Short problem:
Repeat the entries word for word, starting at the line that contains "Taking a closer" and ending at the end of the entries, with both ends included, and leave the pictures out of your answer.

Given records:
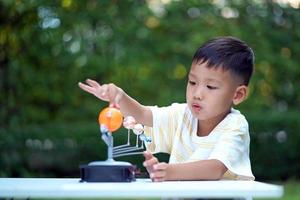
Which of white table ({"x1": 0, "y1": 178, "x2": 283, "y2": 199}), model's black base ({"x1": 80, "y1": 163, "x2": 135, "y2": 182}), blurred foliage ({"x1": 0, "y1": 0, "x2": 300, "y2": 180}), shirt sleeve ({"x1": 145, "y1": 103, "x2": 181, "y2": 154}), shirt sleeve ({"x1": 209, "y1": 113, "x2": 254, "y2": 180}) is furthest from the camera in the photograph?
blurred foliage ({"x1": 0, "y1": 0, "x2": 300, "y2": 180})

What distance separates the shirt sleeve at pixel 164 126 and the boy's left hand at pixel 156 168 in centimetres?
→ 44

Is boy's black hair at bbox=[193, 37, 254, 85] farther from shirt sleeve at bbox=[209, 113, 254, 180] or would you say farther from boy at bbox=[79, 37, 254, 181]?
shirt sleeve at bbox=[209, 113, 254, 180]

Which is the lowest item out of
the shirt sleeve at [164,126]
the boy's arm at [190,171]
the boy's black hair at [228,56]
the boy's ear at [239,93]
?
the boy's arm at [190,171]

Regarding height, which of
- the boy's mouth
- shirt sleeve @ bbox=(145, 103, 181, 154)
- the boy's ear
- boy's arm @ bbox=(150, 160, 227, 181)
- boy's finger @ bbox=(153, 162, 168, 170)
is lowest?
boy's arm @ bbox=(150, 160, 227, 181)

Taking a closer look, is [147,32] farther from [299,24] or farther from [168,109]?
[168,109]

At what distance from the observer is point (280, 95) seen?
376 inches

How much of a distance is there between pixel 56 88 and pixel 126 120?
6180mm

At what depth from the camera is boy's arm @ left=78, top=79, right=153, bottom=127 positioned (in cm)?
220

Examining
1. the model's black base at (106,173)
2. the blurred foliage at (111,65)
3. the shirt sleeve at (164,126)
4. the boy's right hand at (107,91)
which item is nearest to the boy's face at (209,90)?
the shirt sleeve at (164,126)

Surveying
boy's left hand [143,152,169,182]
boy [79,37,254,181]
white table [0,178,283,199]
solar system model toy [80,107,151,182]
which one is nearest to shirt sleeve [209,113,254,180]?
boy [79,37,254,181]

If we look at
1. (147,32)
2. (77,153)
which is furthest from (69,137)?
Answer: (147,32)

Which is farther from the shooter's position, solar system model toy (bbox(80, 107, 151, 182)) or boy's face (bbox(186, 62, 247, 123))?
boy's face (bbox(186, 62, 247, 123))

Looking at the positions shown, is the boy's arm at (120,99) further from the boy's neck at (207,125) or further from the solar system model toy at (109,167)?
the boy's neck at (207,125)

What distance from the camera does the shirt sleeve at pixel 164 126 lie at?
8.59ft
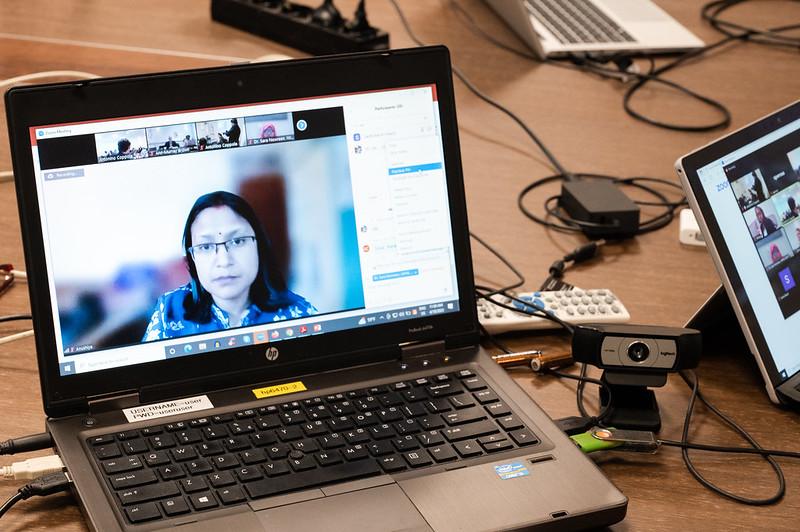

Exercise result:
Taking a closer look, is [147,32] farther from [299,24] or farther from [168,109]?
[168,109]

At what distance from the observer is point (280, 95) seen?
376 inches

How much of a distance is there between pixel 56 88 and pixel 126 120?
6180mm

At what depth from the camera is boy's arm @ left=78, top=79, right=153, bottom=127 positioned (in cm)?
220

Examining
1. the model's black base at (106,173)
2. the blurred foliage at (111,65)
3. the shirt sleeve at (164,126)
4. the boy's right hand at (107,91)
which item is nearest to the boy's face at (209,90)?
the shirt sleeve at (164,126)

Surveying
boy's left hand [143,152,169,182]
boy [79,37,254,181]
white table [0,178,283,199]
solar system model toy [80,107,151,182]
which one is nearest to shirt sleeve [209,113,254,180]?
boy [79,37,254,181]

If we look at
1. (147,32)
2. (77,153)
which is furthest from (69,137)?
Answer: (147,32)

Which is farther from the shooter's position, solar system model toy (bbox(80, 107, 151, 182)) or boy's face (bbox(186, 62, 247, 123))?
boy's face (bbox(186, 62, 247, 123))

Looking at the positions shown, is the boy's arm at (120,99) further from the boy's neck at (207,125) or further from the solar system model toy at (109,167)?
the boy's neck at (207,125)

What distance from the camera does the shirt sleeve at pixel 164 126 lie at?
8.59ft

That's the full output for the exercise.